Manifold: Geometric Intelligence via Symplectic Geodesic Flows | GFN: Geometric Flow Networks
Project description
GFN | Manifold
Geodesic Flow Networks: Geometric Intelligence via Symplectic Flows
What's New in v2.5.0 (Riemannian Stability)
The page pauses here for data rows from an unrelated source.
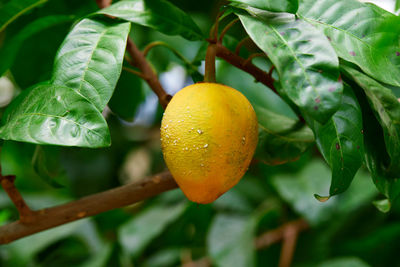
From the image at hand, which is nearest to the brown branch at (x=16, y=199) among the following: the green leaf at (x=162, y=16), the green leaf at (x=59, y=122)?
the green leaf at (x=59, y=122)

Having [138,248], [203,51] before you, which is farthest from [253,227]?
[203,51]

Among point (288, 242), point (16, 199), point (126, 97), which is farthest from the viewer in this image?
point (288, 242)

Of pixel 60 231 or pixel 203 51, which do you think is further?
pixel 60 231

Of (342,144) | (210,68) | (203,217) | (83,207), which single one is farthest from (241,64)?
(203,217)

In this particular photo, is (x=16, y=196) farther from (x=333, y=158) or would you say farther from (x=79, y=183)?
(x=79, y=183)

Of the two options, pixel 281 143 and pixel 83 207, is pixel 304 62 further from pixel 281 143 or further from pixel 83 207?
pixel 83 207

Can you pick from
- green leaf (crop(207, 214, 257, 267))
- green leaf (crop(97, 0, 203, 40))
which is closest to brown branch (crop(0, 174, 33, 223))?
green leaf (crop(97, 0, 203, 40))
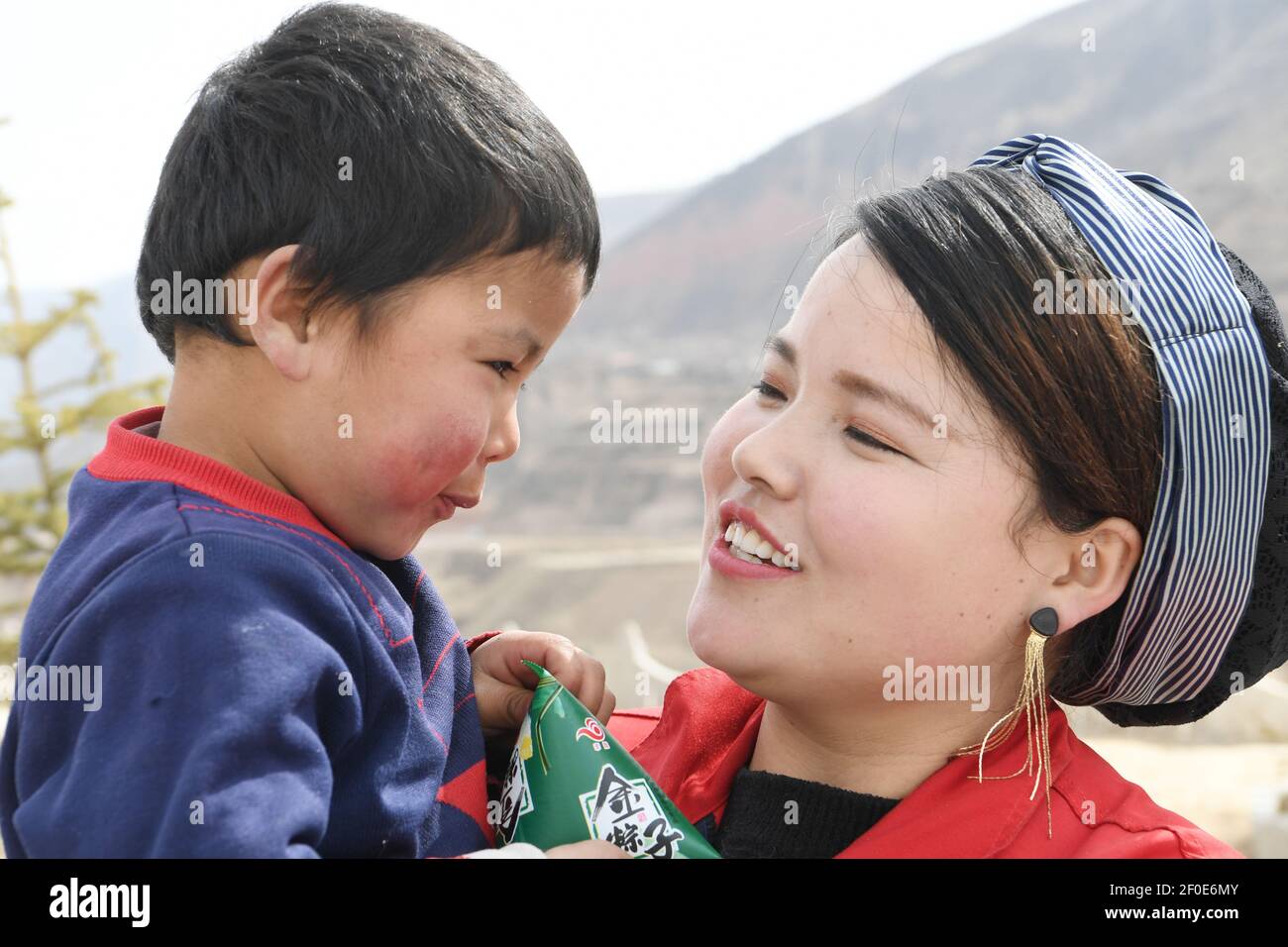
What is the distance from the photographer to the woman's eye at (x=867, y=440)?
2107 mm

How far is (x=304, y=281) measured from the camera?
206 cm

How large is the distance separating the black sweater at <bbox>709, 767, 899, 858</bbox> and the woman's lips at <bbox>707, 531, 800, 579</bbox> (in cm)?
41

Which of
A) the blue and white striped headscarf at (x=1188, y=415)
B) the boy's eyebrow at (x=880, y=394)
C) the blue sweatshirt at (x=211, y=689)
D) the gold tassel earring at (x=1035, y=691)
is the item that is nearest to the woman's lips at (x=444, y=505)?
the blue sweatshirt at (x=211, y=689)

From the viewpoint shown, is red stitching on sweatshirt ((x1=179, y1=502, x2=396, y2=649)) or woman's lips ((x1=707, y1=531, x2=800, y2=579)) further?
woman's lips ((x1=707, y1=531, x2=800, y2=579))

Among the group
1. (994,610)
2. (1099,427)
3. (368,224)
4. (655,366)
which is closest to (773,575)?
(994,610)

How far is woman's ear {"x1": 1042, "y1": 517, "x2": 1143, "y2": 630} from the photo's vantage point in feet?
7.18

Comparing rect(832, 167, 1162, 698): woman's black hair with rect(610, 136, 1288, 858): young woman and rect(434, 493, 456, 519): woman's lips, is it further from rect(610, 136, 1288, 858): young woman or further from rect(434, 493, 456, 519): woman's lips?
rect(434, 493, 456, 519): woman's lips

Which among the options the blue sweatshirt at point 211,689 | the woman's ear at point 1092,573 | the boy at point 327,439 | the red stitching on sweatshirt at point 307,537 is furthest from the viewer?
the woman's ear at point 1092,573

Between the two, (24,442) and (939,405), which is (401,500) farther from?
(24,442)

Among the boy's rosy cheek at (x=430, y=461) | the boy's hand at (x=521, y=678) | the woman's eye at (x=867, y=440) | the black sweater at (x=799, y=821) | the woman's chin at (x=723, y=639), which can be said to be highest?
the woman's eye at (x=867, y=440)

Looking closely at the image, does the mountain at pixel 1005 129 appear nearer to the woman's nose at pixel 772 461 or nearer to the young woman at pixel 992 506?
the young woman at pixel 992 506

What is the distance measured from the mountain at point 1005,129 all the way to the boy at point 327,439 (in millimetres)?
39584

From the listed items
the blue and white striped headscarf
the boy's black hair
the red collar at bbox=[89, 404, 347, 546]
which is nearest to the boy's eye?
the boy's black hair

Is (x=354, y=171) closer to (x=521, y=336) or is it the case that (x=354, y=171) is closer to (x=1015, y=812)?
(x=521, y=336)
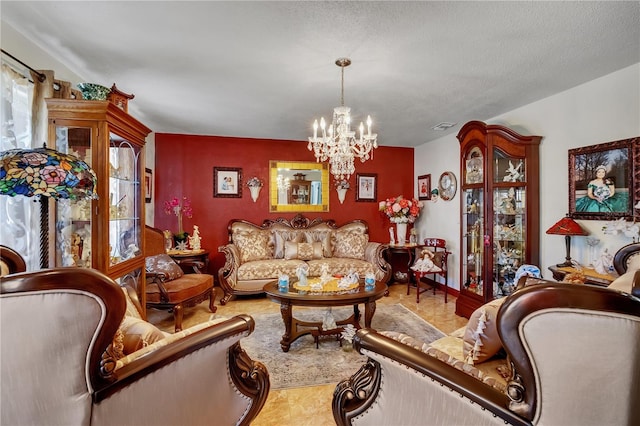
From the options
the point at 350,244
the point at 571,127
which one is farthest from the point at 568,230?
the point at 350,244

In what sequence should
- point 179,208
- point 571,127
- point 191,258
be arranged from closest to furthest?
1. point 571,127
2. point 191,258
3. point 179,208

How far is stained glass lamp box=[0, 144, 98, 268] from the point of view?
1303 millimetres

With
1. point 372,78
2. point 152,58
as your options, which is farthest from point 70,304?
point 372,78

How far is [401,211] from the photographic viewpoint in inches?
195

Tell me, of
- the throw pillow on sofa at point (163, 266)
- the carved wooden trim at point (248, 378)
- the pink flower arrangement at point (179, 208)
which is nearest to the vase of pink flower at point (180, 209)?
the pink flower arrangement at point (179, 208)

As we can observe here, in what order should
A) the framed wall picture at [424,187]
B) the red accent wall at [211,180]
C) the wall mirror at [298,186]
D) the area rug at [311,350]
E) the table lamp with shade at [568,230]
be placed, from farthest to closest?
the framed wall picture at [424,187] < the wall mirror at [298,186] < the red accent wall at [211,180] < the table lamp with shade at [568,230] < the area rug at [311,350]

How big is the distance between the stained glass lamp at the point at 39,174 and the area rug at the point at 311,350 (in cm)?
186

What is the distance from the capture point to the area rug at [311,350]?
231 cm

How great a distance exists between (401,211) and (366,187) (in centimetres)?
85

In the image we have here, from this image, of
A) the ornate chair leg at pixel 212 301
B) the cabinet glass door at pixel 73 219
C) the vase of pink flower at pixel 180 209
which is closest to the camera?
the cabinet glass door at pixel 73 219

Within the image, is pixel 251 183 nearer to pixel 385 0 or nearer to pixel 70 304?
pixel 385 0

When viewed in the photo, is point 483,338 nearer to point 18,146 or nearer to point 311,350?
point 311,350

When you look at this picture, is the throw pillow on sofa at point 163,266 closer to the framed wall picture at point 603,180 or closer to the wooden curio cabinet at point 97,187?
the wooden curio cabinet at point 97,187

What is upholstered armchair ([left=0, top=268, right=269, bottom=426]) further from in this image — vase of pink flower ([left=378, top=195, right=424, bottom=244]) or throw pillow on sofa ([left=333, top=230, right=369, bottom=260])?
vase of pink flower ([left=378, top=195, right=424, bottom=244])
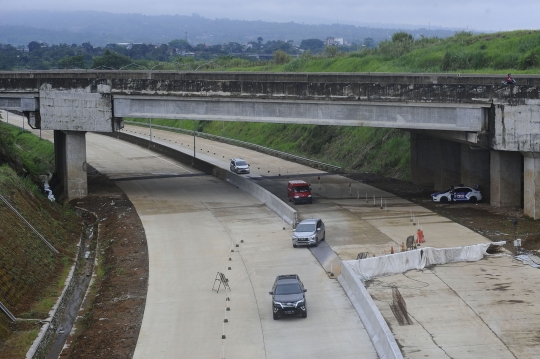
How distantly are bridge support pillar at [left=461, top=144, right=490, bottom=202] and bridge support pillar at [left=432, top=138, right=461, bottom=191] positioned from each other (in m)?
2.07

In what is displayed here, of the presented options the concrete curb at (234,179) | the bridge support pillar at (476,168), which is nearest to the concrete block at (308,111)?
the bridge support pillar at (476,168)

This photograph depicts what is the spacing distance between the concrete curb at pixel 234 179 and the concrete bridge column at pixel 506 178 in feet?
41.7

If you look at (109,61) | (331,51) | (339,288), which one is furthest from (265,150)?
(109,61)

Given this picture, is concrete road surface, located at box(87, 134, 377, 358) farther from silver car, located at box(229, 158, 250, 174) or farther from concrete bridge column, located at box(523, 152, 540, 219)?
concrete bridge column, located at box(523, 152, 540, 219)

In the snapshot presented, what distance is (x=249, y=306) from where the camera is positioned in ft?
114

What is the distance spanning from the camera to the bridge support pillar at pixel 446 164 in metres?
61.8

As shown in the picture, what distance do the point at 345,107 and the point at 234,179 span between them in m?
14.8

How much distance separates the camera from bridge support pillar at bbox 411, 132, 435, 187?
66.0 meters

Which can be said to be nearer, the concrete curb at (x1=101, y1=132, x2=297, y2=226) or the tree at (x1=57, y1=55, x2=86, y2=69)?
the concrete curb at (x1=101, y1=132, x2=297, y2=226)

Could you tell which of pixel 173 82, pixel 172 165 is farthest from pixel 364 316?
pixel 172 165

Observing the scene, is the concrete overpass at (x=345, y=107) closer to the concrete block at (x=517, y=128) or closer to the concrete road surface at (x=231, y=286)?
the concrete block at (x=517, y=128)

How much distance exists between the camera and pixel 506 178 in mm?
53562

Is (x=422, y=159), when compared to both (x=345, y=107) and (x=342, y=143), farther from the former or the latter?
(x=342, y=143)

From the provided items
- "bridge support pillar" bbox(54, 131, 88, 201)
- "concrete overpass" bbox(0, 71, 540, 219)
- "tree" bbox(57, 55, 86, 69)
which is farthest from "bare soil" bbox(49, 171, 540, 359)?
"tree" bbox(57, 55, 86, 69)
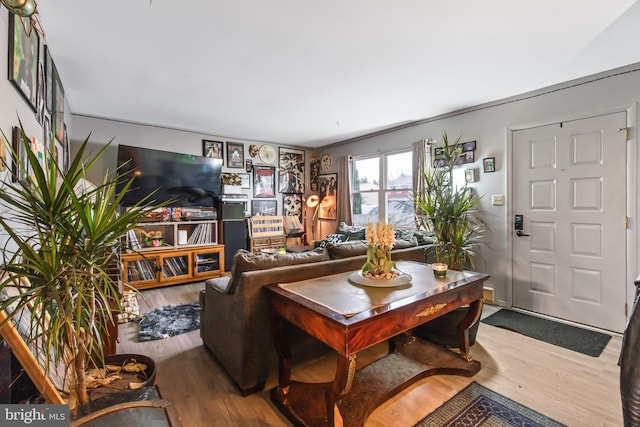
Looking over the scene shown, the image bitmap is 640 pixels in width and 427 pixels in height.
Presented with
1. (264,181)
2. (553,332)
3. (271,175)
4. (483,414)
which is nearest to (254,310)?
(483,414)

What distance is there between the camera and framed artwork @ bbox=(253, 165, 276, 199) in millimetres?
5387

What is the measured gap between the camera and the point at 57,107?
2.65m

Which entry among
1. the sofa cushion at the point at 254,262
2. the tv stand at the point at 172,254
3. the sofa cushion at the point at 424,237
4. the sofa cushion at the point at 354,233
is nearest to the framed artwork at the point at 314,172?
the sofa cushion at the point at 354,233

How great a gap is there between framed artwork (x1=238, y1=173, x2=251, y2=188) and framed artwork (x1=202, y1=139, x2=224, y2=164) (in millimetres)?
457

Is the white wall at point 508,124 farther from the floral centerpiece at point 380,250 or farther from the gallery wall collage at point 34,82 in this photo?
the gallery wall collage at point 34,82

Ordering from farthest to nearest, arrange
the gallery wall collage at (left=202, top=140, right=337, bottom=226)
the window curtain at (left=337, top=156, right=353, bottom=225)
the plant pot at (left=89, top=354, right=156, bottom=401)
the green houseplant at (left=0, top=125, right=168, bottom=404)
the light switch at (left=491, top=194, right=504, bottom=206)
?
the window curtain at (left=337, top=156, right=353, bottom=225) < the gallery wall collage at (left=202, top=140, right=337, bottom=226) < the light switch at (left=491, top=194, right=504, bottom=206) < the plant pot at (left=89, top=354, right=156, bottom=401) < the green houseplant at (left=0, top=125, right=168, bottom=404)

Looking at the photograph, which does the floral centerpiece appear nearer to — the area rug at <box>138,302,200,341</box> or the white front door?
the area rug at <box>138,302,200,341</box>

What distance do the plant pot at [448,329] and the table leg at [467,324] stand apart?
0.12 m

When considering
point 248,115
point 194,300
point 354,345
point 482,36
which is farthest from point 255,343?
point 248,115

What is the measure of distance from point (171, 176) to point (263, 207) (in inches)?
67.3

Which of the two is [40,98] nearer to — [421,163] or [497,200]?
[421,163]

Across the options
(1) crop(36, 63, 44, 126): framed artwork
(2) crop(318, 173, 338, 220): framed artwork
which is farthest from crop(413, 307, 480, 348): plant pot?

- Riemannian Optimization:
RiemannianAdamoptimizer ensures parameter updates respect manifold geometry - Adaptive Curvature Gating: Learnable valve mechanism enables inertial coasting when optimal
- Zero-Force Inductive Bias: Architectural enforcement of
E(0) = 0for perfect state preservation - Velocity Normalization: Automatic stabilization preserving memory direction while controlling magnitude
Overview
GFN (Geodesic Flow Networks), publicly known as Manifold, reformulates sequence modeling as geodesic flow on a learned Riemannian manifold. Instead of attention matrices (O(N²)) or fixed-state compression, GFN models the latent state as a physical particle governed by symplectic integrators, enabling O(1) memory with infinite horizon stability.
Core Innovation: State transitions follow Einstein's geodesic equation with learned curvature, ensuring information conservation via Hamiltonian dynamics.
Installation
pip install gfn
Or install from source:
git clone https://github.com/Manifold-Laboratory/manifold.git
cd manifold
pip install -e "."
Requirements: Python 3.10+, PyTorch 2.0+, CUDA (optional)
Quick Start
from src.model import Manifold
from src.optim import RiemannianAdam
# Model
model = Manifold(
vocab_size=50257,
dim=512,
depth=12,
heads=8,
integrator_type='leapfrog'
).cuda()
# Optimizer (REQUIRED: standard Adam will fail)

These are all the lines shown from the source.